Because it got my mind racing to George Soros’s famous rationale for contrarian investing philosophy. When everyone “even the taxi driver” is recommending buying is exactly when you should sell. It may signal a top – a classic sign of herd behaviour and a speculative bubble.
Other heavyweights have weighed in on contrarian thinking also. In Warren Buffet’s immortal words, for example, “be fearful when others are greedy and greedy when others are fearful”.
The idea aligns with the textbook principle that ‘euphoria’ defines the speculative stage of the bubble only to be followed by a ‘critical stage’ when insiders begin to cash out and then ‘revulsion’, which ends in tragedy for long positions that figured the bull run would never end.
This contrarian sentiment echoes Soros’s broader belief in ‘reflexivity’, where market participants' perceptions and actions can distort asset prices away from underlying fundamentals. By recognizing these distortions and being willing to act against the prevailing sentiment, he has successfully exploited such market inefficiencies.
The smart investor is a contrarian investor only near tops and bottoms, after all, because being contrary during steep bull and bear runs wouldn’t be very smart, would it?

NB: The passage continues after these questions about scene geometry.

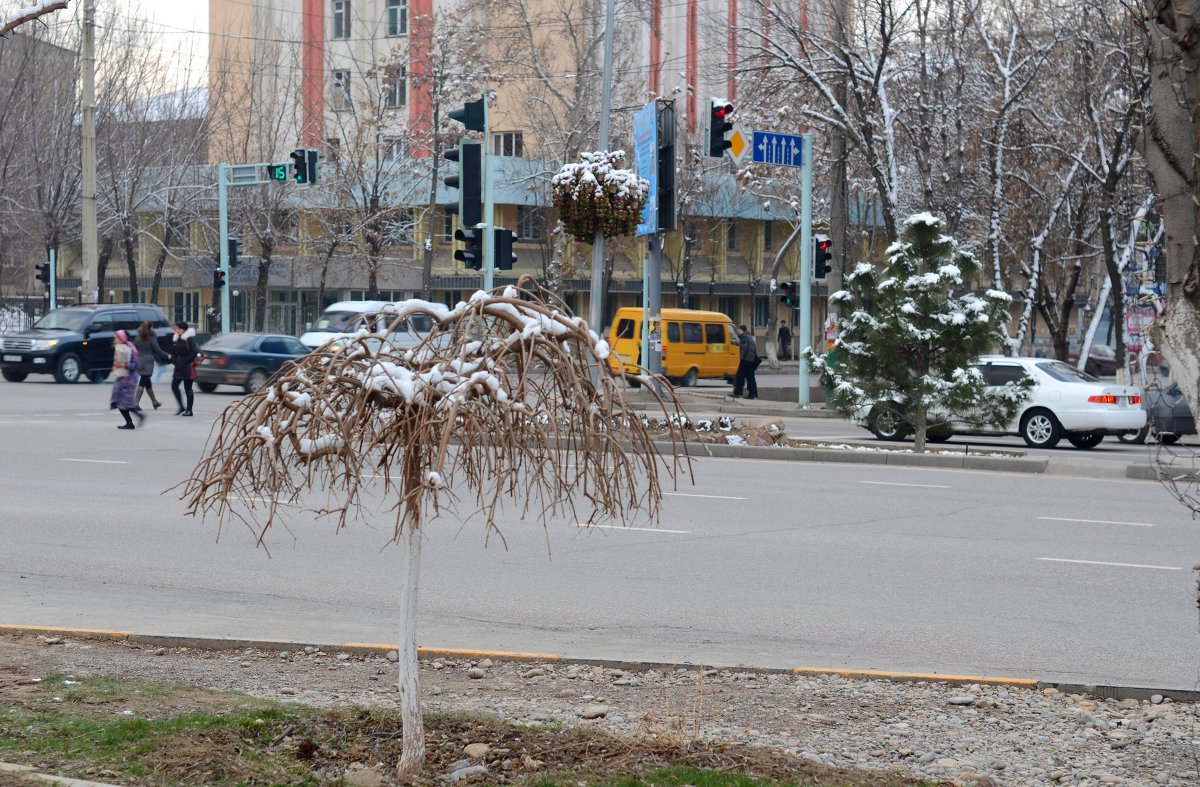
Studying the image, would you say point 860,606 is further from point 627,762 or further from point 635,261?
point 635,261

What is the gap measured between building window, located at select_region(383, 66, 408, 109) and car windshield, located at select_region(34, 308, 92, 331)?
54.1 ft

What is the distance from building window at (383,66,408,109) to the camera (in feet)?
167

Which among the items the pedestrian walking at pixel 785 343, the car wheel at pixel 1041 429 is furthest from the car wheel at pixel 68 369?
the pedestrian walking at pixel 785 343

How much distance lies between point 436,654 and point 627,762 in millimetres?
2273

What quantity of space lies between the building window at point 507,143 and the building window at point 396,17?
5.95 meters

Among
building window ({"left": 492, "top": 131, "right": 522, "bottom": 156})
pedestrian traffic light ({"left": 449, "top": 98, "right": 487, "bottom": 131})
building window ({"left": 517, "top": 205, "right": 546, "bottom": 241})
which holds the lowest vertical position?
pedestrian traffic light ({"left": 449, "top": 98, "right": 487, "bottom": 131})

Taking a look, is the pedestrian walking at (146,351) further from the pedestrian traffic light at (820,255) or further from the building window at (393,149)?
the building window at (393,149)

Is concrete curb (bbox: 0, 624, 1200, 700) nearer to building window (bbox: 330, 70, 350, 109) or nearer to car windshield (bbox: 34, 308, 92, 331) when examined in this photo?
car windshield (bbox: 34, 308, 92, 331)

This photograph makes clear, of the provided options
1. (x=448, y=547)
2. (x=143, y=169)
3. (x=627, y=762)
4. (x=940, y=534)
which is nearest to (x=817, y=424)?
(x=940, y=534)

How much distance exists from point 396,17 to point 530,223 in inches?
413

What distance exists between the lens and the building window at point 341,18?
60.4 meters

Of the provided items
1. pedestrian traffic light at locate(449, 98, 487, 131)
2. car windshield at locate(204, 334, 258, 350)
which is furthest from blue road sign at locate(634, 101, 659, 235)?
car windshield at locate(204, 334, 258, 350)

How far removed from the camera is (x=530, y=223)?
6003cm

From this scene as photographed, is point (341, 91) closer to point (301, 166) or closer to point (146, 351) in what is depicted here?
point (301, 166)
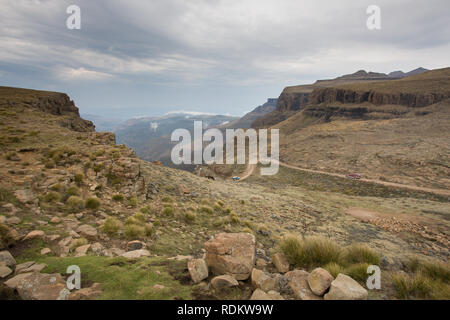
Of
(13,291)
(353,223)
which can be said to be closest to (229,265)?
(13,291)

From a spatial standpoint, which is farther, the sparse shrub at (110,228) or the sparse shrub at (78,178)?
the sparse shrub at (78,178)

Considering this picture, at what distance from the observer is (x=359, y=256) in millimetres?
5473

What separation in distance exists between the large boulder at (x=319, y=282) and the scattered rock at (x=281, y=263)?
4.49 feet

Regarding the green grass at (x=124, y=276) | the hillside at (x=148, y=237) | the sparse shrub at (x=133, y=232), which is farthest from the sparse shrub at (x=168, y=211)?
the green grass at (x=124, y=276)

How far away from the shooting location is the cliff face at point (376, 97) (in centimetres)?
7769

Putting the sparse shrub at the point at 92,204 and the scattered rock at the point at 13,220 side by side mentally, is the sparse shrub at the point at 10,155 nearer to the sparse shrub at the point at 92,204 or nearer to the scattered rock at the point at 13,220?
the sparse shrub at the point at 92,204

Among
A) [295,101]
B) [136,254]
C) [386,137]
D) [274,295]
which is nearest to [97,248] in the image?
[136,254]

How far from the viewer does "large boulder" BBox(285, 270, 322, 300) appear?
3.74 metres

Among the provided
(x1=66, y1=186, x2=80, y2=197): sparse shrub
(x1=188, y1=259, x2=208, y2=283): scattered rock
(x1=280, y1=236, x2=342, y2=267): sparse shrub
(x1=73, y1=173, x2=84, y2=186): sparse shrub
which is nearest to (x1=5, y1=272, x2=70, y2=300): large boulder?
(x1=188, y1=259, x2=208, y2=283): scattered rock

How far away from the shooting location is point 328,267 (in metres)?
4.61

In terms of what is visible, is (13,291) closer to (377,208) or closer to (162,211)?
(162,211)

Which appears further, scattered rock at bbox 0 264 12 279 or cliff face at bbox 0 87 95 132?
cliff face at bbox 0 87 95 132

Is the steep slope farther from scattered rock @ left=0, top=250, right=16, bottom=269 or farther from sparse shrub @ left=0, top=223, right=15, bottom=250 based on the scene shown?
sparse shrub @ left=0, top=223, right=15, bottom=250

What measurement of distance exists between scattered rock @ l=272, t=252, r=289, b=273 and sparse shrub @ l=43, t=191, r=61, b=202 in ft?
26.5
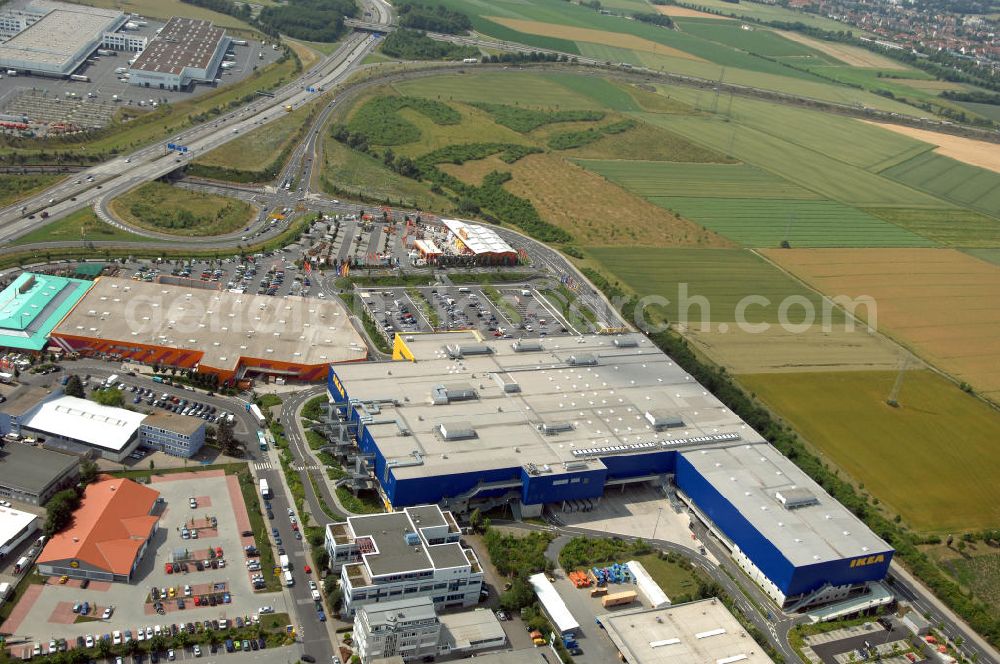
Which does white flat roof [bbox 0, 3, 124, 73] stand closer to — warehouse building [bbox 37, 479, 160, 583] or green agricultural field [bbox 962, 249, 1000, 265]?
warehouse building [bbox 37, 479, 160, 583]

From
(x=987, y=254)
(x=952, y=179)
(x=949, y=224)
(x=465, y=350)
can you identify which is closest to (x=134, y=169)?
(x=465, y=350)

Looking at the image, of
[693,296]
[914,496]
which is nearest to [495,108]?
[693,296]

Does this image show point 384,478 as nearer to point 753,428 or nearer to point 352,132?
point 753,428

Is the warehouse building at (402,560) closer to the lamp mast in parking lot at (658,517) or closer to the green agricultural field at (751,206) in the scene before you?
the lamp mast in parking lot at (658,517)

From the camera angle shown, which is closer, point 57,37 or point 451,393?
point 451,393

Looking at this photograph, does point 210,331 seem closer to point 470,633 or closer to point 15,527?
point 15,527

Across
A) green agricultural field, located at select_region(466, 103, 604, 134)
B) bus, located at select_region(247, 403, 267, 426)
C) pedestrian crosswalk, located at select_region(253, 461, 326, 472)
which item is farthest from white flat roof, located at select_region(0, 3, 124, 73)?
pedestrian crosswalk, located at select_region(253, 461, 326, 472)
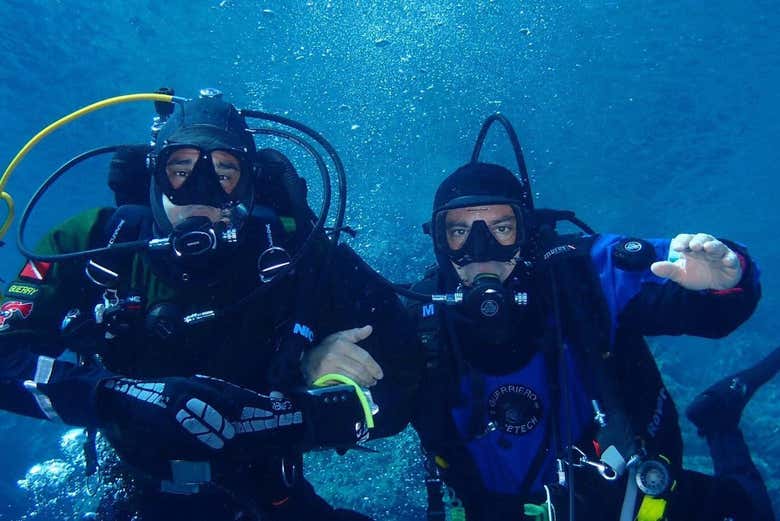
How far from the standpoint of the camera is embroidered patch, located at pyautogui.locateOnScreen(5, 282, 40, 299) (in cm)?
267

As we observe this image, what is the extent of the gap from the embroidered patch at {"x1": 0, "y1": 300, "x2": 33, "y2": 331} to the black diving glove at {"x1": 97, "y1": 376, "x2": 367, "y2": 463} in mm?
765

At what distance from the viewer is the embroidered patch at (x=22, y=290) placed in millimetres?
2672

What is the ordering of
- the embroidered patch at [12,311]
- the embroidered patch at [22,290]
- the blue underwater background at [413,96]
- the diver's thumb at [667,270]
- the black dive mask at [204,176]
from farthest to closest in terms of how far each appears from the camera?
the blue underwater background at [413,96] < the black dive mask at [204,176] < the diver's thumb at [667,270] < the embroidered patch at [22,290] < the embroidered patch at [12,311]

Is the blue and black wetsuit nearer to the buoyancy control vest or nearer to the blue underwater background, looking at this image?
the buoyancy control vest

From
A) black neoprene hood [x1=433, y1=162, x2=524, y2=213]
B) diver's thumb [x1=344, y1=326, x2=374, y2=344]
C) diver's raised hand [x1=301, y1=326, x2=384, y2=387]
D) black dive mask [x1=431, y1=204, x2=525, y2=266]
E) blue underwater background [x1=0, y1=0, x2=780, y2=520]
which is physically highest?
blue underwater background [x1=0, y1=0, x2=780, y2=520]

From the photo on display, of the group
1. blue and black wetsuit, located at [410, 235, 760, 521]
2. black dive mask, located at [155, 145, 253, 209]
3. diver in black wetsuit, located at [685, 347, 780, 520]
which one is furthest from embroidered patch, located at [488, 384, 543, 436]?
diver in black wetsuit, located at [685, 347, 780, 520]

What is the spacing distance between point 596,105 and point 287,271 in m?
34.2

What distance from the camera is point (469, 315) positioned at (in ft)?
11.7

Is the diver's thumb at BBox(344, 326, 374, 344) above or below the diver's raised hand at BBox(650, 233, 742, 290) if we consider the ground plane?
below

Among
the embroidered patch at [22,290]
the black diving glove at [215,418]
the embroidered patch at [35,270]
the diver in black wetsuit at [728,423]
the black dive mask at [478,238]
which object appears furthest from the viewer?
the diver in black wetsuit at [728,423]

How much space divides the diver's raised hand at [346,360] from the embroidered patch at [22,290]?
1602 mm

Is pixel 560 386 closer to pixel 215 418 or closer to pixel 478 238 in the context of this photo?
pixel 478 238

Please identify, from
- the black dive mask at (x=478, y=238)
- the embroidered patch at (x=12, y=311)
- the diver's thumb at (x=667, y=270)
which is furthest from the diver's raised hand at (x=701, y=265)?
the embroidered patch at (x=12, y=311)

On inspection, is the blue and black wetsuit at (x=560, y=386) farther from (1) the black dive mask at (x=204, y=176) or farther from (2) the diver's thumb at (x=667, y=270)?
(1) the black dive mask at (x=204, y=176)
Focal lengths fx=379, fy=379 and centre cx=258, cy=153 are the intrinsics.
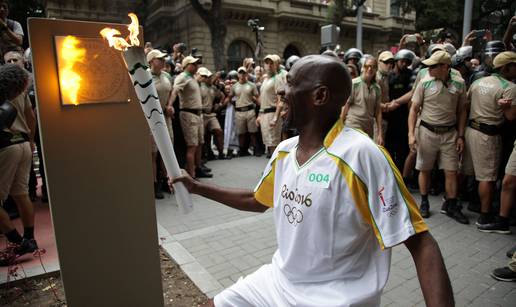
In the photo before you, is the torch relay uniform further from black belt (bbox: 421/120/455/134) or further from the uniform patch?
black belt (bbox: 421/120/455/134)

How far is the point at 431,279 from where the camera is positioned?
4.34 ft

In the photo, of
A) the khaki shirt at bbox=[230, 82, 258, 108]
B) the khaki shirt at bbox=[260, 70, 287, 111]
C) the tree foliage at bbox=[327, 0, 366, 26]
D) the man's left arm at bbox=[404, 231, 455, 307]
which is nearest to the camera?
the man's left arm at bbox=[404, 231, 455, 307]

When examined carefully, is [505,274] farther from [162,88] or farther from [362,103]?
[162,88]

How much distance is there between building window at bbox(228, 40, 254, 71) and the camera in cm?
2797

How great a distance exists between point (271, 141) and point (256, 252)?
163 inches

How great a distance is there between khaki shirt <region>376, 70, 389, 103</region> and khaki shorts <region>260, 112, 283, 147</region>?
207cm

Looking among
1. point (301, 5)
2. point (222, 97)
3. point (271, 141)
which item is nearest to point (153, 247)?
point (271, 141)

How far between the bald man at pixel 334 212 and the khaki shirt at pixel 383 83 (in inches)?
211

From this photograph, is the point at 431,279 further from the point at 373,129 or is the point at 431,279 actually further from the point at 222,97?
the point at 222,97

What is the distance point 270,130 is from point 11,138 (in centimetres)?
515

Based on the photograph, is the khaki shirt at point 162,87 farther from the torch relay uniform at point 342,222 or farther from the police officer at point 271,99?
the torch relay uniform at point 342,222

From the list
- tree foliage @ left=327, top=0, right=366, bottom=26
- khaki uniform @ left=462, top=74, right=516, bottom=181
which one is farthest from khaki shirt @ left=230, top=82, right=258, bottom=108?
tree foliage @ left=327, top=0, right=366, bottom=26

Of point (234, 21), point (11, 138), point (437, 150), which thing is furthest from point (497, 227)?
point (234, 21)

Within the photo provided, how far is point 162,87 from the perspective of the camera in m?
6.49
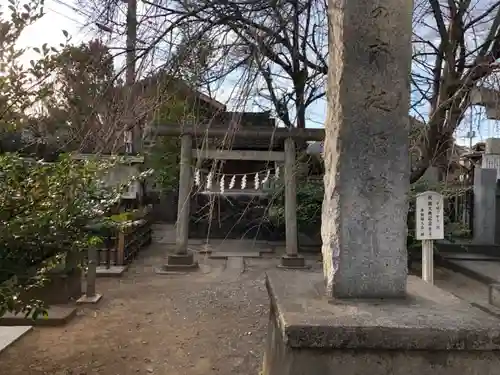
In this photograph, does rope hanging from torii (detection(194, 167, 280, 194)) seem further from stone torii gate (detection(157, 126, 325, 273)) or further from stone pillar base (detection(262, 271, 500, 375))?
stone pillar base (detection(262, 271, 500, 375))

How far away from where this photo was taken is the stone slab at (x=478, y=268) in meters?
7.61

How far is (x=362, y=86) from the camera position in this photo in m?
2.54

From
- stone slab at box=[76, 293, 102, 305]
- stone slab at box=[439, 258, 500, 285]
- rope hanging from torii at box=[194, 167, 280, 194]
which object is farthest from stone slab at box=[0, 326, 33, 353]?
stone slab at box=[439, 258, 500, 285]

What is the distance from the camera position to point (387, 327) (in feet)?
6.56

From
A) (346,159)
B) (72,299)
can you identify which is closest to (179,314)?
(72,299)

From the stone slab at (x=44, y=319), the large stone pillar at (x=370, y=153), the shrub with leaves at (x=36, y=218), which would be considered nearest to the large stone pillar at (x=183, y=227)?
the stone slab at (x=44, y=319)

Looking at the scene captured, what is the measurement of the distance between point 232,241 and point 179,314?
693 centimetres

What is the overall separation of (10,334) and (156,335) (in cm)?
131

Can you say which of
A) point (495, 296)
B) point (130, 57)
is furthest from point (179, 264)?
point (130, 57)

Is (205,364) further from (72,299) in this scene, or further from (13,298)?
(72,299)

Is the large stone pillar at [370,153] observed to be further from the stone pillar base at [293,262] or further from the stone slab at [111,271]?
the stone pillar base at [293,262]

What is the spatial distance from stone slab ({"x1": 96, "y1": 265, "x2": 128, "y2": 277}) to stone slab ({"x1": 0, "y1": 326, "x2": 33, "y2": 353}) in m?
3.03

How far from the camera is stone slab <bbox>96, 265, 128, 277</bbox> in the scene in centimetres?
776

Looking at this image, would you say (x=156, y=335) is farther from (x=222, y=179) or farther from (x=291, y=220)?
(x=291, y=220)
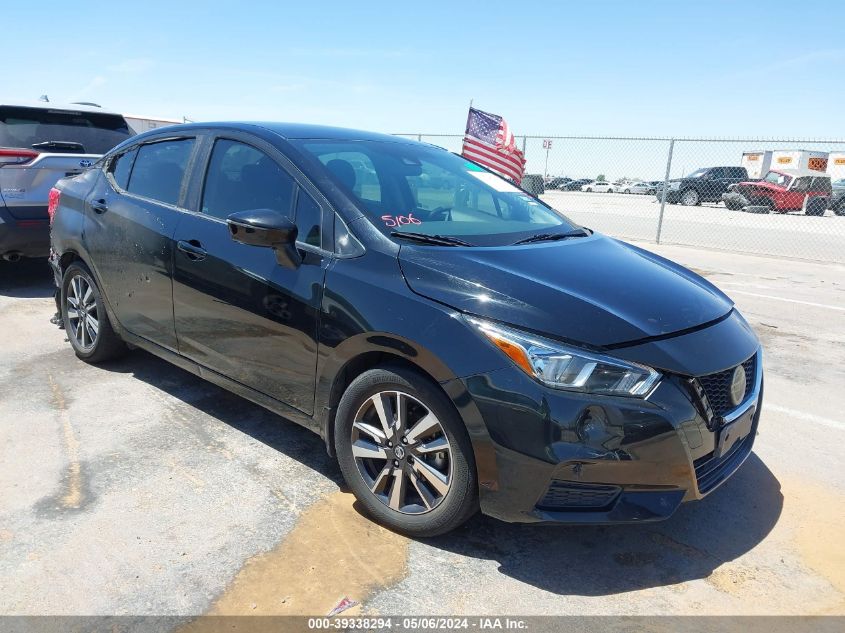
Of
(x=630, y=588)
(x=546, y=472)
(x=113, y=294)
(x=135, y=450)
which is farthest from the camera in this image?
(x=113, y=294)

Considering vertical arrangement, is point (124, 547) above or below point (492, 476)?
below

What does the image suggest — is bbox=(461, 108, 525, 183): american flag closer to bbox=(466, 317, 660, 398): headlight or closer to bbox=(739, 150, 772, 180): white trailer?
bbox=(466, 317, 660, 398): headlight

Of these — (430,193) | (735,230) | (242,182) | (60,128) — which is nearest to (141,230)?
(242,182)

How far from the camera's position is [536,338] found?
2414 mm

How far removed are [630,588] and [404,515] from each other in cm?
92

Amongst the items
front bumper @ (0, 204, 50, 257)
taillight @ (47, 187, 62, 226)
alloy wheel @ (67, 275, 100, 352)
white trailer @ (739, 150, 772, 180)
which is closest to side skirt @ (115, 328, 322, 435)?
alloy wheel @ (67, 275, 100, 352)

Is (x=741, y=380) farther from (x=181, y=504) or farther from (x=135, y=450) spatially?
(x=135, y=450)

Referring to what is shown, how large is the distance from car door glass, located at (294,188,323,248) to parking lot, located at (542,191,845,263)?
1153cm

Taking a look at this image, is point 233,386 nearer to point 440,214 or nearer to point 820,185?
point 440,214

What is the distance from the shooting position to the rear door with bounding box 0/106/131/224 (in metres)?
6.22

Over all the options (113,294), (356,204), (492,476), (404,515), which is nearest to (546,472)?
(492,476)

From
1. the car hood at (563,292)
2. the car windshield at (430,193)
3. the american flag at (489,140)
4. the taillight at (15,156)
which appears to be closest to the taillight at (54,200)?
the taillight at (15,156)

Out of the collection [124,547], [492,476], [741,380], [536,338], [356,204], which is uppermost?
[356,204]

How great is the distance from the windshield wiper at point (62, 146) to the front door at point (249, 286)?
3890 mm
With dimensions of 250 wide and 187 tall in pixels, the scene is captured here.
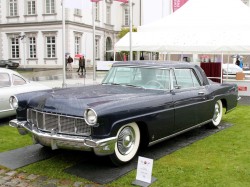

Yet the chain of thought triggered by the ticket collector, George Soros and Warren Buffet begs the obvious question of whether the market is really in a phase where speculation is distorting asset prices away from fundamentals? Remember it’s no good to rely only on technical indicators at overbought/oversold levels because momentum oscillators can stay elevated and depressed for extended periods where irrational market behaviour causes the fat tails that bring long term investors their big profits. It is also why the market continues to defy clearly identifiable short-term candlestick reversal patterns (more on this subject in a separate blog post), as the KSE100 Index has done repeatedly over the past few days and weeks.
So it is to fundamental analysis that we must look for answers. And fundamentally, the market is still playing catch-up. Taking only the most fundamental of fundamental valuations as a start, the price to earnings ratio, suffices to show why the market is far from a distortion of asset prices to warrant a speculative bubble.
Currently at around 6, the market’s P/E ratio is still some way from the 10-year average of 7.5-8. That explains why market bulls are not deterred by headwinds, even when temporary – and very natural – profit-taking creates short-term reversal patterns.
Therefore it seems a safe bet for the ticket collector to advise anybody parking their car next to Al Hamra centre to go long and stay long the KSE100, especially with a number of interest rate cut sweeteners to follow – barring the unforeseen, of course!